I have created a Python package for use with python toolboxes (.pyt) which does a lot of the file management and parameter management grunt work that I need my tools to do. The point of this is to greatly simplify file naming and working with file directories as well as allowing me to access parameter values by name rather than index, all of which works well. The user selects an output workspace, and depending on various other parameters the user sets and the nature of the output workspace, a file GDB is created. An external script is called and this GDB is passed to it, all "intermediate" files which are outputs of other ESRI tools called in the script but not intended to be the final output of the script are stored in this file GDB. The script completes and the final outputs are written to disk, and then the script tries to clean up by deleting all of the files out of the GDB and remove the GDB. The point is to give the user the option of keeping these files or deleting them if they are not needed, since many can be used to review the output or used in further geoprocessing.
The problem is that sometimes the file GDB is NOT completely deleted. All of the actual data in the GDB is removed and all of the files required for the GDB to function as a GDB are removed, but a few .lock files pertaining to a single raster dataset produced in the workflow remain along with the .GDB folder. It seems to depend on the actual arcpy functions that I use to create these intermediate files, as some files created by some functions just really do not appreciate being deleted.
I have attached images of the problem below. (is there a way to post code?)
In the image below, you can see no errors are produced by the script and it completes successfully. Here is an example of me running a simple script from this API which performs the standard workflow to produce watersheds from a DEM raster and a pour points feature class. The outputs (a watersheds polygon feature class and a pour points feature class) look fine and are created properly.
In the image below, you can see the file GDB is not entirely removed, a nonfunctional "remnant" .gdb folder is left with a few .lock files inside. All of these .lock files pertain to a Pour_Point_Raster dataset which was saved to this file GDB during the script. The dataset itself was removed successfully, along with all other "intermediate" datasets, yet the .lock files for this particular dataset remain. Closing ArcMap causes these .lock files to dissapear and the .gdb folder can then be removed.
Below is the main body of the script. I have pointed out the lines of code which pertain to the Pour_Points_Raster. There are no references to this raster dataset after arcpy.RasterToPoint_conversion().
The image below shows the bit of the package that runs after the above script has been completed (somewhere around when the output window says "Finalizing..." Note that the issue is not related to the file name/path not being listed in self._intm_file_list, all "intermediate" files were purged from the file GDB and only the .lock files pertaining to the Pour_Points_Raster remained. Also note that Compact_management() does not work (and removing this line doesn't fix the problem either).
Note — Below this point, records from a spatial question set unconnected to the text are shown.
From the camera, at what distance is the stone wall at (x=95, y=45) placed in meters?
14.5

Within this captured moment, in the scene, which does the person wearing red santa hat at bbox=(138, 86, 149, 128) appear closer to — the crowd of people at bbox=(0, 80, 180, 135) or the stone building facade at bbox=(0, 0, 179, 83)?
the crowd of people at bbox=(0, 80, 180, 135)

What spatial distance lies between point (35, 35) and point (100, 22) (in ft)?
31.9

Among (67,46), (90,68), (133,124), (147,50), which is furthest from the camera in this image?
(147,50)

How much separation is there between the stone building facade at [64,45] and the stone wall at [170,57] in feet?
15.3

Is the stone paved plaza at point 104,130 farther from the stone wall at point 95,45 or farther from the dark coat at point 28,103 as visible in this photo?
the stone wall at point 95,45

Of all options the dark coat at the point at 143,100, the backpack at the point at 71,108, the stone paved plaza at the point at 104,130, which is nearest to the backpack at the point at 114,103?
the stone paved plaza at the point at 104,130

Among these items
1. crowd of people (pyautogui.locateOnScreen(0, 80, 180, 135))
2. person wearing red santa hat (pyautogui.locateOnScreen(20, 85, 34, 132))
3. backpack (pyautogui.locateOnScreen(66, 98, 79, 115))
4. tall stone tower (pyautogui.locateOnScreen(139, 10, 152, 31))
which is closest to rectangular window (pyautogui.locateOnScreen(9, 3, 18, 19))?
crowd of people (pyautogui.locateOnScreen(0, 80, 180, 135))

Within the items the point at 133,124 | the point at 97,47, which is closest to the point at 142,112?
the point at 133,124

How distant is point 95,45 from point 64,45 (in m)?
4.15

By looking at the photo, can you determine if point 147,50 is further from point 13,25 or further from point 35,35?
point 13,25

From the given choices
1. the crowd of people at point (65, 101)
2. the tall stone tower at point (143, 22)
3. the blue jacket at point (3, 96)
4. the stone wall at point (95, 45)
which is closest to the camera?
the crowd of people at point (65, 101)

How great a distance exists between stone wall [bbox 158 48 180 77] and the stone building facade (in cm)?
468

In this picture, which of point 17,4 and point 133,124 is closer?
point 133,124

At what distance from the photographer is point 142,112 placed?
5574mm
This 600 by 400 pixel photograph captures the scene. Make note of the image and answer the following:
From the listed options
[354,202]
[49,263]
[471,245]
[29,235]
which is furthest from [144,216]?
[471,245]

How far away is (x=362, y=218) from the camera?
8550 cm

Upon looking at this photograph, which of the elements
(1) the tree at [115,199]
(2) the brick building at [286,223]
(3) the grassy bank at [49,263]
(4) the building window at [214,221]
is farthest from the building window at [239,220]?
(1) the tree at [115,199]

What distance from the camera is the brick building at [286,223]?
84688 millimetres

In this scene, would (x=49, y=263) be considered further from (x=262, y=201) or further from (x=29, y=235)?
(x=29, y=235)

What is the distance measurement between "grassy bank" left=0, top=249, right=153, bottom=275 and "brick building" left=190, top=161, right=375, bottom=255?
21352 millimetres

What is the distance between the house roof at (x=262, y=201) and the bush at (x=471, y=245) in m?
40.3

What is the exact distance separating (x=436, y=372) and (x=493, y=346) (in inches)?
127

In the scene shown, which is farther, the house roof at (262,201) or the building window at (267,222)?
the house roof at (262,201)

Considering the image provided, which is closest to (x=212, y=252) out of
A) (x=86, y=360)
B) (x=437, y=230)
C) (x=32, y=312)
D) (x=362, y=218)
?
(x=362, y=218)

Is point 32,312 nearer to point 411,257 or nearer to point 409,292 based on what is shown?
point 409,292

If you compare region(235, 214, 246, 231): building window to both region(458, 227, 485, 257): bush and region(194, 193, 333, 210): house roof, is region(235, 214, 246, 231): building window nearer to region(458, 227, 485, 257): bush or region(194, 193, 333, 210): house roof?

File locks... hmmmm save, shutdown reboot, delete if it exists at the beginning of the script.
File locks are always a big issue with no definitive workarounds. Simple things like layers being added to a map... even if removed ... keep a lock.
There may be hope because you have identified the items (rasters) that are holding the file lock. Knowing that, I would go through your code and make sure you explicitly delete any layers or raster objects pointing to data before you delete the datasets themselves. It gets stickier if the layers are actually added to a map because then the application itself (not your script) may establish a file lock.
I have developed code patterns where I initialize variables (to None) for layers and datasets at the beginning of a script (function) and at the end, if not null, delete them in a finally block. Layers first, then datasets.
Finally a suggestion: From your code it looks like you are doing a lot of spatial analyst raster processing. Based on my own experience, if you aren't already, I highly recommend you use .tif files for your rasters instead of file gdb for performance reasons.
Good luck chasing down those file locks, you may need it.
The specific file in question is created by the SnapPourPoint SA function in a file GDB, then it gets used by the Watershed and RasterToPoint functions, then it is never used or looked at again. No layers are created from this file. It is not useful for any purpose other than being fed into the Watershed function.
Interesting. Perhaps I shouldn't be calling .save directly on the Spatial Analyst functions? (these functions return a raster object, unlike other arcpy functions). Maybe I should return these raster objects into a variable that I can call del on after the fact?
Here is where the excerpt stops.